Material provided:

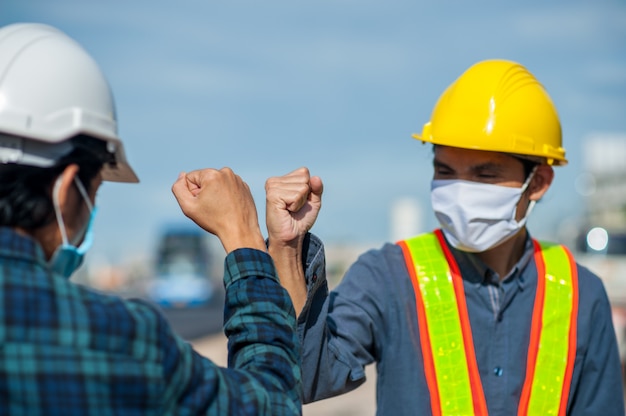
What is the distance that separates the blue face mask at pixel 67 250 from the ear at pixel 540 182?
1958 millimetres

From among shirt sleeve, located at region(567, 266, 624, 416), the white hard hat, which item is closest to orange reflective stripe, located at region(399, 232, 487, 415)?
shirt sleeve, located at region(567, 266, 624, 416)

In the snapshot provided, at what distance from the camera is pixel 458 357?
3.06 meters

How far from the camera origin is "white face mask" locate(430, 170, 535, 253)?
3.26m

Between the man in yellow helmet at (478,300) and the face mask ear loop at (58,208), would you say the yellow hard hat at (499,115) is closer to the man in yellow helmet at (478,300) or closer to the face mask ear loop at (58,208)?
the man in yellow helmet at (478,300)

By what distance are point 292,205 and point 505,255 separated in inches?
46.0

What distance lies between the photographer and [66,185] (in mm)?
1841

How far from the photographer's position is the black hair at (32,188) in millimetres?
1788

Request:
All lines from the line containing "From among shirt" through the end of the listing above are to be duplicated exactly; include both ends and nothing further.

Solution to the exercise:
From among shirt sleeve, located at region(567, 266, 624, 416), the white hard hat, which item is closest to orange reflective stripe, located at region(399, 232, 487, 415)?
shirt sleeve, located at region(567, 266, 624, 416)

In the snapshot provided, at what distance from the camera is pixel 458 357?
3.06 meters

How far from the camera origin is "white face mask" locate(430, 170, 535, 253)?
3.26m

Between the man in yellow helmet at (478,300) and the face mask ear loop at (58,208), would you say the yellow hard hat at (499,115) is closer to the man in yellow helmet at (478,300) or closer to the face mask ear loop at (58,208)?
the man in yellow helmet at (478,300)

By what distance are point 292,205 and point 505,255 separated in inches?
46.0

What distance lies between the photographer and [66,185] (in mm)?
1841

How far from the photographer's position is the black hair at (32,188) in millimetres?
1788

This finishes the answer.